··· RECORDS TO PROCESS ···

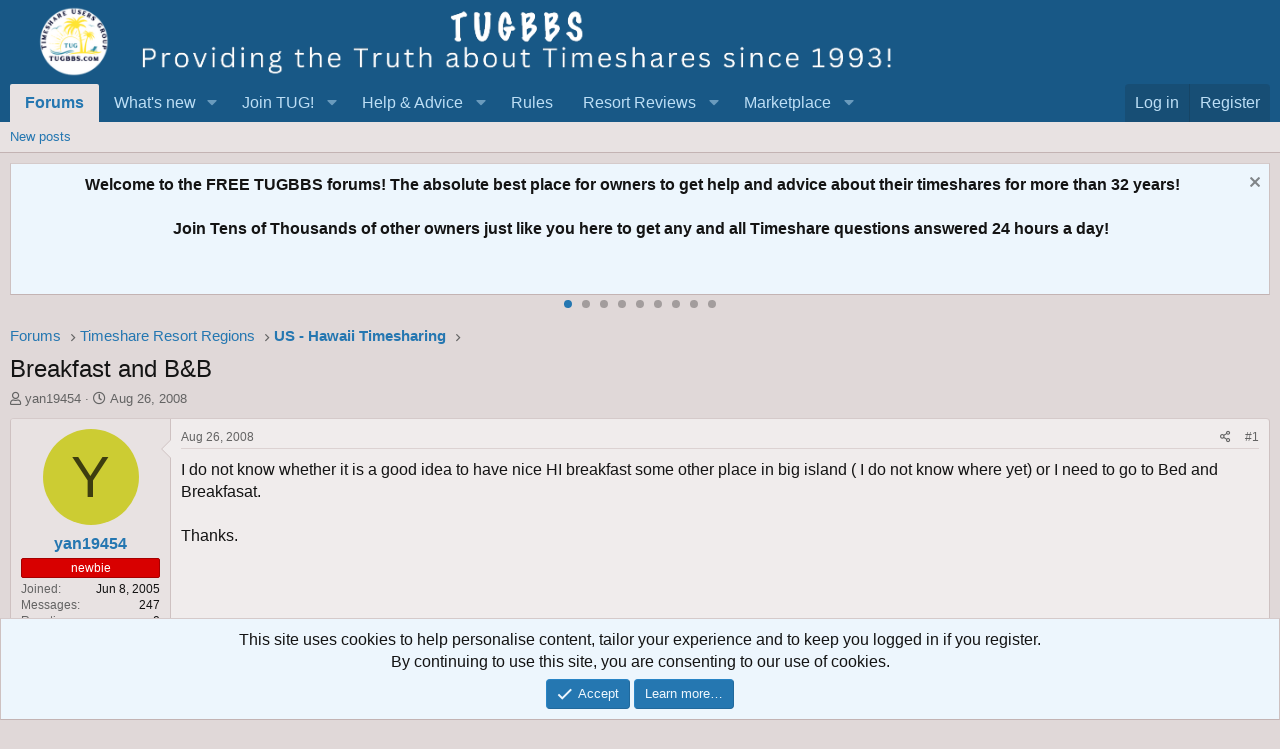

--- FILE ---
content_type: text/html; charset=utf-8
request_url: https://www.google.com/recaptcha/api2/aframe
body_size: 182
content:
<!DOCTYPE HTML><html><head><meta http-equiv="content-type" content="text/html; charset=UTF-8"></head><body><script nonce="2ql2-4y3Tcv7zRPp1T9xsw">/** Anti-fraud and anti-abuse applications only. See google.com/recaptcha */ try{var clients={'sodar':'https://pagead2.googlesyndication.com/pagead/sodar?'};window.addEventListener("message",function(a){try{if(a.source===window.parent){var b=JSON.parse(a.data);var c=clients[b['id']];if(c){var d=document.createElement('img');d.src=c+b['params']+'&rc='+(localStorage.getItem("rc::a")?sessionStorage.getItem("rc::b"):"");window.document.body.appendChild(d);sessionStorage.setItem("rc::e",parseInt(sessionStorage.getItem("rc::e")||0)+1);localStorage.setItem("rc::h",'1769072163108');}}}catch(b){}});window.parent.postMessage("_grecaptcha_ready", "*");}catch(b){}</script></body></html>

···

__TRY IT__
Copy the lines above exactly and exclude every image.

__SOLUTION TO THE PROBLEM__
--- FILE ---
content_type: text/html; charset=utf-8
request_url: https://www.google.com/recaptcha/api2/aframe
body_size: 182
content:
<!DOCTYPE HTML><html><head><meta http-equiv="content-type" content="text/html; charset=UTF-8"></head><body><script nonce="2ql2-4y3Tcv7zRPp1T9xsw">/** Anti-fraud and anti-abuse applications only. See google.com/recaptcha */ try{var clients={'sodar':'https://pagead2.googlesyndication.com/pagead/sodar?'};window.addEventListener("message",function(a){try{if(a.source===window.parent){var b=JSON.parse(a.data);var c=clients[b['id']];if(c){var d=document.createElement('img');d.src=c+b['params']+'&rc='+(localStorage.getItem("rc::a")?sessionStorage.getItem("rc::b"):"");window.document.body.appendChild(d);sessionStorage.setItem("rc::e",parseInt(sessionStorage.getItem("rc::e")||0)+1);localStorage.setItem("rc::h",'1769072163108');}}}catch(b){}});window.parent.postMessage("_grecaptcha_ready", "*");}catch(b){}</script></body></html>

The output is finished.